▶ _TASK STATEMENT_:
Copy out the records below, swapping "Trust Mean" for "Trust Average" each time it occurs and leaving every other word unchanged.

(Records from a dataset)
::::::
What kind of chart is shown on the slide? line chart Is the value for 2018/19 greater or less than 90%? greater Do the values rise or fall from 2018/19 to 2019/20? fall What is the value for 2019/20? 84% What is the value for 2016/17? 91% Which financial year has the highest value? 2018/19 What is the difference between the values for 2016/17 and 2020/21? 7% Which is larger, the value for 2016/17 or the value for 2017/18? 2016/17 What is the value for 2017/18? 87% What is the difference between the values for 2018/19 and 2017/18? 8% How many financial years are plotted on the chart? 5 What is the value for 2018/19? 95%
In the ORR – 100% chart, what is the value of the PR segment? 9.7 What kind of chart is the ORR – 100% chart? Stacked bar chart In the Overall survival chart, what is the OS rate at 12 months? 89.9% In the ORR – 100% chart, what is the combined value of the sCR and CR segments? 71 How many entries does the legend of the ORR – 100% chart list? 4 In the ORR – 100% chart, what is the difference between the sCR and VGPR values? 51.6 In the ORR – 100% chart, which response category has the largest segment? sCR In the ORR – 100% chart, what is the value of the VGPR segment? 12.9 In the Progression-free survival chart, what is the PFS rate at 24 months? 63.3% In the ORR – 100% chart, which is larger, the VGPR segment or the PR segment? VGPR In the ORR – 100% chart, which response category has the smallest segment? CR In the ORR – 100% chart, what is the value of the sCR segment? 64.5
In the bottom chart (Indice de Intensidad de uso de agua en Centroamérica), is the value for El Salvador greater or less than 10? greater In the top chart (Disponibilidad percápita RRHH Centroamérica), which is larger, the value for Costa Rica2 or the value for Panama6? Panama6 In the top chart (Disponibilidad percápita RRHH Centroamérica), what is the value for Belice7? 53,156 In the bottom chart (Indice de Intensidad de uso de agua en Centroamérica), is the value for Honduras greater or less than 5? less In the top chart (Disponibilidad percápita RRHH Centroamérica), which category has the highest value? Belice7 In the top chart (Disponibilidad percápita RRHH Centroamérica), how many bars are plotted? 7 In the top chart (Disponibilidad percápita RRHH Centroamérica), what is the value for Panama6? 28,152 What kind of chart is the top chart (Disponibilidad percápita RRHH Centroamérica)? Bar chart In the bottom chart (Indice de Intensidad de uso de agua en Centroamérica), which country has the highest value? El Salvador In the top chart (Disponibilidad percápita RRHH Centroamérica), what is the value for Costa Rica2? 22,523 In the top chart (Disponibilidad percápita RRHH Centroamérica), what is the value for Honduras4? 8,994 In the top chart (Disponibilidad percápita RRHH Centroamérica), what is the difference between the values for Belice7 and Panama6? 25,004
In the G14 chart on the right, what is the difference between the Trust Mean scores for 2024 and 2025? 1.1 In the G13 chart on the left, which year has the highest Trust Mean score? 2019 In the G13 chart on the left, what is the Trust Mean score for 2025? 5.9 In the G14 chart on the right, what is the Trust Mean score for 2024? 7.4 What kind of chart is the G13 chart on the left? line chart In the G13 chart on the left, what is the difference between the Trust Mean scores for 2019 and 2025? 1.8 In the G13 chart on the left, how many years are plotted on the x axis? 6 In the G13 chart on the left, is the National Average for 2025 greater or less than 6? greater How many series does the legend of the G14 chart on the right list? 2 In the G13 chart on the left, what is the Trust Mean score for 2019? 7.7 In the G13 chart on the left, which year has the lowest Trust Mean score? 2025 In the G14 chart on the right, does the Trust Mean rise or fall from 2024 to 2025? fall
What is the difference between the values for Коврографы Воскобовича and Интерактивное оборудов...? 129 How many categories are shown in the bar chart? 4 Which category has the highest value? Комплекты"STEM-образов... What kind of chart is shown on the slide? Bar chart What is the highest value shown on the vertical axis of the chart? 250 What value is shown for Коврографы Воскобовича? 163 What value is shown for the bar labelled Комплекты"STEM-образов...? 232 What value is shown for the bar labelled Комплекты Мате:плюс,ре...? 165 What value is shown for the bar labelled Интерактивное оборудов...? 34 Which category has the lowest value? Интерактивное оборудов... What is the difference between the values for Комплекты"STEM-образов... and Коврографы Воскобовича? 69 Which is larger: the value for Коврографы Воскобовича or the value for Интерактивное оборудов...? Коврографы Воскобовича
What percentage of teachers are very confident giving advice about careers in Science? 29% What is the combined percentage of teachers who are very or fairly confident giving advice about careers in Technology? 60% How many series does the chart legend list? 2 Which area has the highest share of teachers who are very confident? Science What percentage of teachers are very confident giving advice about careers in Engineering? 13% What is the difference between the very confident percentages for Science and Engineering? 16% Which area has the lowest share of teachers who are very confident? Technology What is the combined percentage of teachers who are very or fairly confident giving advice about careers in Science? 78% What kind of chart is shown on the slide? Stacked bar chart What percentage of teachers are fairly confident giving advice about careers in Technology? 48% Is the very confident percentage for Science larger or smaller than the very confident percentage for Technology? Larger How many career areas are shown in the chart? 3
::::::
▶ _RESPONSE TO THE EXERCISE_:
What kind of chart is shown on the slide? line chart Is the value for 2018/19 greater or less than 90%? greater Do the values rise or fall from 2018/19 to 2019/20? fall What is the value for 2019/20? 84% What is the value for 2016/17? 91% Which financial year has the highest value? 2018/19 What is the difference between the values for 2016/17 and 2020/21? 7% Which is larger, the value for 2016/17 or the value for 2017/18? 2016/17 What is the value for 2017/18? 87% What is the difference between the values for 2018/19 and 2017/18? 8% How many financial years are plotted on the chart? 5 What is the value for 2018/19? 95%
In the ORR – 100% chart, what is the value of the PR segment? 9.7 What kind of chart is the ORR – 100% chart? Stacked bar chart In the Overall survival chart, what is the OS rate at 12 months? 89.9% In the ORR – 100% chart, what is the combined value of the sCR and CR segments? 71 How many entries does the legend of the ORR – 100% chart list? 4 In the ORR – 100% chart, what is the difference between the sCR and VGPR values? 51.6 In the ORR – 100% chart, which response category has the largest segment? sCR In the ORR – 100% chart, what is the value of the VGPR segment? 12.9 In the Progression-free survival chart, what is the PFS rate at 24 months? 63.3% In the ORR – 100% chart, which is larger, the VGPR segment or the PR segment? VGPR In the ORR – 100% chart, which response category has the smallest segment? CR In the ORR – 100% chart, what is the value of the sCR segment? 64.5
In the bottom chart (Indice de Intensidad de uso de agua en Centroamérica), is the value for El Salvador greater or less than 10? greater In the top chart (Disponibilidad percápita RRHH Centroamérica), which is larger, the value for Costa Rica2 or the value for Panama6? Panama6 In the top chart (Disponibilidad percápita RRHH Centroamérica), what is the value for Belice7? 53,156 In the bottom chart (Indice de Intensidad de uso de agua en Centroamérica), is the value for Honduras greater or less than 5? less In the top chart (Disponibilidad percápita RRHH Centroamérica), which category has the highest value? Belice7 In the top chart (Disponibilidad percápita RRHH Centroamérica), how many bars are plotted? 7 In the top chart (Disponibilidad percápita RRHH Centroamérica), what is the value for Panama6? 28,152 What kind of chart is the top chart (Disponibilidad percápita RRHH Centroamérica)? Bar chart In the bottom chart (Indice de Intensidad de uso de agua en Centroamérica), which country has the highest value? El Salvador In the top chart (Disponibilidad percápita RRHH Centroamérica), what is the value for Costa Rica2? 22,523 In the top chart (Disponibilidad percápita RRHH Centroamérica), what is the value for Honduras4? 8,994 In the top chart (Disponibilidad percápita RRHH Centroamérica), what is the difference between the values for Belice7 and Panama6? 25,004
In the G14 chart on the right, what is the difference between the Trust Average scores for 2024 and 2025? 1.1 In the G13 chart on the left, which year has the highest Trust Average score? 2019 In the G13 chart on the left, what is the Trust Average score for 2025? 5.9 In the G14 chart on the right, what is the Trust Average score for 2024? 7.4 What kind of chart is the G13 chart on the left? line chart In the G13 chart on the left, what is the difference between the Trust Average scores for 2019 and 2025? 1.8 In the G13 chart on the left, how many years are plotted on the x axis? 6 In the G13 chart on the left, is the National Average for 2025 greater or less than 6? greater How many series does the legend of the G14 chart on the right list? 2 In the G13 chart on the left, what is the Trust Average score for 2019? 7.7 In the G13 chart on the left, which year has the lowest Trust Average score? 2025 In the G14 chart on the right, does the Trust Average rise or fall from 2024 to 2025? fall
What is the difference between the values for Коврографы Воскобовича and Интерактивное оборудов...? 129 How many categories are shown in the bar chart? 4 Which category has the highest value? Комплекты"STEM-образов... What kind of chart is shown on the slide? Bar chart What is the highest value shown on the vertical axis of the chart? 250 What value is shown for Коврографы Воскобовича? 163 What value is shown for the bar labelled Комплекты"STEM-образов...? 232 What value is shown for the bar labelled Комплекты Мате:плюс,ре...? 165 What value is shown for the bar labelled Интерактивное оборудов...? 34 Which category has the lowest value? Интерактивное оборудов... What is the difference between the values for Комплекты"STEM-образов... and Коврографы Воскобовича? 69 Which is larger: the value for Коврографы Воскобовича or the value for Интерактивное оборудов...? Коврографы Воскобовича
What percentage of teachers are very confident giving advice about careers in Science? 29% What is the combined percentage of teachers who are very or fairly confident giving advice about careers in Technology? 60% How many series does the chart legend list? 2 Which area has the highest share of teachers who are very confident? Science What percentage of teachers are very confident giving advice about careers in Engineering? 13% What is the difference between the very confident percentages for Science and Engineering? 16% Which area has the lowest share of teachers who are very confident? Technology What is the combined percentage of teachers who are very or fairly confident giving advice about careers in Science? 78% What kind of chart is shown on the slide? Stacked bar chart What percentage of teachers are fairly confident giving advice about careers in Technology? 48% Is the very confident percentage for Science larger or smaller than the very confident percentage for Technology? Larger How many career areas are shown in the chart? 3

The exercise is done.